WASHINGTON, DC - In addition to cameras mounted on the ground, NASA will conduct detailed in-orbit surface inspections of the space shuttle Discovery using their Orbiter Boom and Sensor System (OBSS), a 50-foot-long robotic arm extension that houses a laser dynamic range imager (LDRI), a laser camera system (LCS), and an intensified television camera (ITVC).

The Shuttle astronaut crew will inspect the leading edges of Discovery’s wing and its nose cone using a series of automated and manual robotic maneuvers for the OBSS. The LDRI, manufactured by Sandia National Laboratories (Albuquerque, NM) provides either two- or three-dimensional (3-D) infrared images of the shuttle surface, while the ITVC provides low-light black and white video images.
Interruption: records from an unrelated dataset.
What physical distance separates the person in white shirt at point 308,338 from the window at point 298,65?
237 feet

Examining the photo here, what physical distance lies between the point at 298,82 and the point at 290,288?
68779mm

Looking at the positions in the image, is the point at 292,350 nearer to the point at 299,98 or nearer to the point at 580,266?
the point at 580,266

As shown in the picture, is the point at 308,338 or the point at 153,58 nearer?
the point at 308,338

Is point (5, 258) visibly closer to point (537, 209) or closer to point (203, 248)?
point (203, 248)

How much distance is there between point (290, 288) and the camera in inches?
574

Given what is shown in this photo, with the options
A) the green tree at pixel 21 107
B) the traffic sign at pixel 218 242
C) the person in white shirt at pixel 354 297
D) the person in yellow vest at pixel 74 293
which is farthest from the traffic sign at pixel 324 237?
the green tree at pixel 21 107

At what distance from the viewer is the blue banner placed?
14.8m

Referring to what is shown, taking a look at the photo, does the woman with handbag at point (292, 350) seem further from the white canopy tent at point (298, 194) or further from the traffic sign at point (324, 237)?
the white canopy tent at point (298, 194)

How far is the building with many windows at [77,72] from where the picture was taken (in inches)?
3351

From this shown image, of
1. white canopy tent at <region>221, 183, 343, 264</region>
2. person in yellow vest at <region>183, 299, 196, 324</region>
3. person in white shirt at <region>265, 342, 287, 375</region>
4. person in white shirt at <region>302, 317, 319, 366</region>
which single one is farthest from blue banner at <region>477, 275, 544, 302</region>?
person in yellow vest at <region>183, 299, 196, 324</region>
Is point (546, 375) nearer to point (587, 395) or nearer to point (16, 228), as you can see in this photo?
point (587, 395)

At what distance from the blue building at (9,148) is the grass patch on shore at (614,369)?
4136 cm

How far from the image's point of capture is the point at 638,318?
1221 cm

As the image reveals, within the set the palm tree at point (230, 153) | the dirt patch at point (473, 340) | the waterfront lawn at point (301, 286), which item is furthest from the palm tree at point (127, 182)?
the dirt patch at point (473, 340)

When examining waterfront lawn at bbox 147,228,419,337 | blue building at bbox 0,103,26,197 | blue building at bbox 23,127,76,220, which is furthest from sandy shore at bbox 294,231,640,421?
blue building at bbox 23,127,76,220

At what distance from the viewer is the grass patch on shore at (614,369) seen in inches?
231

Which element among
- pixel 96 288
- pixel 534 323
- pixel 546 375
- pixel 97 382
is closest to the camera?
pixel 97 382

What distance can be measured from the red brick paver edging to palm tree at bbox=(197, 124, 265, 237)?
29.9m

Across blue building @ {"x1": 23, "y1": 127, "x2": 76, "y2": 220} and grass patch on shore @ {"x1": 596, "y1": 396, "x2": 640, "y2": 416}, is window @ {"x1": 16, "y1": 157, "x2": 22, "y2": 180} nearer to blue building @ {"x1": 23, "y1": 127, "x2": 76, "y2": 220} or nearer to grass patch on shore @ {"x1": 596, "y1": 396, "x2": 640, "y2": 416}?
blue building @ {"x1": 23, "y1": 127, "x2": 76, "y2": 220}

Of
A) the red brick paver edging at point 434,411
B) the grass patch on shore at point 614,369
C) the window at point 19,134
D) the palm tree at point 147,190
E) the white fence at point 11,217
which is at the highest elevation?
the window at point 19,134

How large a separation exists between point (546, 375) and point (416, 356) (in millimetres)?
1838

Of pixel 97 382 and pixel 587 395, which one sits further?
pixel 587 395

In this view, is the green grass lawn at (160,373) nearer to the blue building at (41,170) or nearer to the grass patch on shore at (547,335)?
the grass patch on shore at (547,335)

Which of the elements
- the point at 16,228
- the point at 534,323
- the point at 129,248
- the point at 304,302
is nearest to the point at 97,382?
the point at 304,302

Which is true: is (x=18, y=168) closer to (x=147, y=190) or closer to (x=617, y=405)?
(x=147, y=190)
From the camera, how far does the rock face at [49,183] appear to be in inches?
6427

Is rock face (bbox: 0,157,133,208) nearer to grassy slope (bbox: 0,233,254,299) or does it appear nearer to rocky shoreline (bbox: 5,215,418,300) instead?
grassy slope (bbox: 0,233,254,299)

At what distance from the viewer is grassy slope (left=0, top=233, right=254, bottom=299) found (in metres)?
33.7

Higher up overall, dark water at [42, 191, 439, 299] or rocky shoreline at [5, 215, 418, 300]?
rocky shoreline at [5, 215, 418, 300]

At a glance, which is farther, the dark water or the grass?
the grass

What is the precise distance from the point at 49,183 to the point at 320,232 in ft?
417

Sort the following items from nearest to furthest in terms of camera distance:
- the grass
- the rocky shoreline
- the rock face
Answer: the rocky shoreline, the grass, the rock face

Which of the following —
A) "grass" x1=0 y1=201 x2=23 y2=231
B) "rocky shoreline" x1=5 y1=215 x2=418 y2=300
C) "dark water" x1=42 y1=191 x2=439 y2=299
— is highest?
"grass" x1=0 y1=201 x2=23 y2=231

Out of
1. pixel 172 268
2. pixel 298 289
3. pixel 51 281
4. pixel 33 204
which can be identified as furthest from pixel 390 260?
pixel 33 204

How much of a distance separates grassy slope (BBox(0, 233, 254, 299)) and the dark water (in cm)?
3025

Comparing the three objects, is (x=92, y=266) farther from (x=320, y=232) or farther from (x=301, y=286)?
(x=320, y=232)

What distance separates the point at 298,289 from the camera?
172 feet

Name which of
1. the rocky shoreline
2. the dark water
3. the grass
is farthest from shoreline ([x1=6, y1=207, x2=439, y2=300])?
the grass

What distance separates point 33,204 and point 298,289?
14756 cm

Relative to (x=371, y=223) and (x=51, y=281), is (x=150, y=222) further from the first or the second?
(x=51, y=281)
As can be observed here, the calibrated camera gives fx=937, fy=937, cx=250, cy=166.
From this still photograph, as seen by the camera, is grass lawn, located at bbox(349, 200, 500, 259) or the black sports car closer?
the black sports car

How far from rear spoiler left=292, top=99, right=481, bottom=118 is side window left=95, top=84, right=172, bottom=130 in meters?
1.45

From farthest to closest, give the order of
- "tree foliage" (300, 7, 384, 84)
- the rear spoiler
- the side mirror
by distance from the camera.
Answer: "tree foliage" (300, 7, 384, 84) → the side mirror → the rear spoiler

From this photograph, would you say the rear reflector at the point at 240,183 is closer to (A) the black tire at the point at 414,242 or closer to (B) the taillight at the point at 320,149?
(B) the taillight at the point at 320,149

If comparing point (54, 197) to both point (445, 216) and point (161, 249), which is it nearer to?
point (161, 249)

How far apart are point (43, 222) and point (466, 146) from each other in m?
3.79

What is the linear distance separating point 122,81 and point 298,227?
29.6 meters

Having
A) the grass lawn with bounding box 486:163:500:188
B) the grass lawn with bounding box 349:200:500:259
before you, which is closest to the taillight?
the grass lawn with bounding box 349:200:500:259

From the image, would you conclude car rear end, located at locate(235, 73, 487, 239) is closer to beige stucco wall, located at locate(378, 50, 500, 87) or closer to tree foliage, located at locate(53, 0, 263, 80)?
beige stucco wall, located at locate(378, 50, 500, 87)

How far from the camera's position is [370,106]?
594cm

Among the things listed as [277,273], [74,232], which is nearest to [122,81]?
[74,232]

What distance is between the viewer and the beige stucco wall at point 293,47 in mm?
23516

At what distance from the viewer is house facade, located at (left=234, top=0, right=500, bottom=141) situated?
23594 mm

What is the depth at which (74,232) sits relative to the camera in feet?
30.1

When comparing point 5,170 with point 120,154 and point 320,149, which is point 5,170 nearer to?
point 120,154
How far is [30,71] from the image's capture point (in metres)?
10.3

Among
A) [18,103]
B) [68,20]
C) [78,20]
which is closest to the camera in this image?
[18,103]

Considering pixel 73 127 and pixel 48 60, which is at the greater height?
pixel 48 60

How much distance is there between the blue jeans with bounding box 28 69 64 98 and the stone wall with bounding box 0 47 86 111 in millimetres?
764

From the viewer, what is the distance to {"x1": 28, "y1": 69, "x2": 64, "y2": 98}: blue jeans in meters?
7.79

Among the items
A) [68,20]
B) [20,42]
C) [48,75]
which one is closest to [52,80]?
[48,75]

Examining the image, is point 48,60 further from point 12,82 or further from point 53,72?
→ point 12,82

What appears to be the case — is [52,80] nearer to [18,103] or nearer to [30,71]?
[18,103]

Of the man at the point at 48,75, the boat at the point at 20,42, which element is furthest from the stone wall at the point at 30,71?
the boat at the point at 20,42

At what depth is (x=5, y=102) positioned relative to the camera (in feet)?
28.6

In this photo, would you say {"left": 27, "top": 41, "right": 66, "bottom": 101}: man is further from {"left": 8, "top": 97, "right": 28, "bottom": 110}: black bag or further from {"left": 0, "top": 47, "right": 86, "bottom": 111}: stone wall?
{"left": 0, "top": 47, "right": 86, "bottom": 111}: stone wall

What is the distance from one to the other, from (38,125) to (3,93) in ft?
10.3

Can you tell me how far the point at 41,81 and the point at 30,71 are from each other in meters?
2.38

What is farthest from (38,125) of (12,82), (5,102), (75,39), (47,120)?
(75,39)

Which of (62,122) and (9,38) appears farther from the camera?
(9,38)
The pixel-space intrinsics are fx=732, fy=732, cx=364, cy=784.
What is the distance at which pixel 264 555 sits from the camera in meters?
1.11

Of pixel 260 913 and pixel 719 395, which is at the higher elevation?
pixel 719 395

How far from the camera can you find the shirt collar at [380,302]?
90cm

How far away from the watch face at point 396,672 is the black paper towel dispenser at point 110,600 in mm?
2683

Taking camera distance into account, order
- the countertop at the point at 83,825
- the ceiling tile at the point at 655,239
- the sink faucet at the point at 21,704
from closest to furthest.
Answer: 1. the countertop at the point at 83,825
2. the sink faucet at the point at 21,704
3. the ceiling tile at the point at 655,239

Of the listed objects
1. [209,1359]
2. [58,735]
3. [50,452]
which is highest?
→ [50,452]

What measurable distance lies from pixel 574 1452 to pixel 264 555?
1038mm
For close-up imaging of tiny anomalies such as cracks and chips on the tiles of the shuttle, the LCS, manufactured by Neptec (Ottawa, ON, Canada; see OER, July 15, 2005, p. 2), can be used as a 3-D camera or for the generation of computer models of scanned images that are accurate to a few millimeters at a distance of up to 10 m. With a maximum scan rate of 4 m/min, the inspection will take about 7 hours to complete.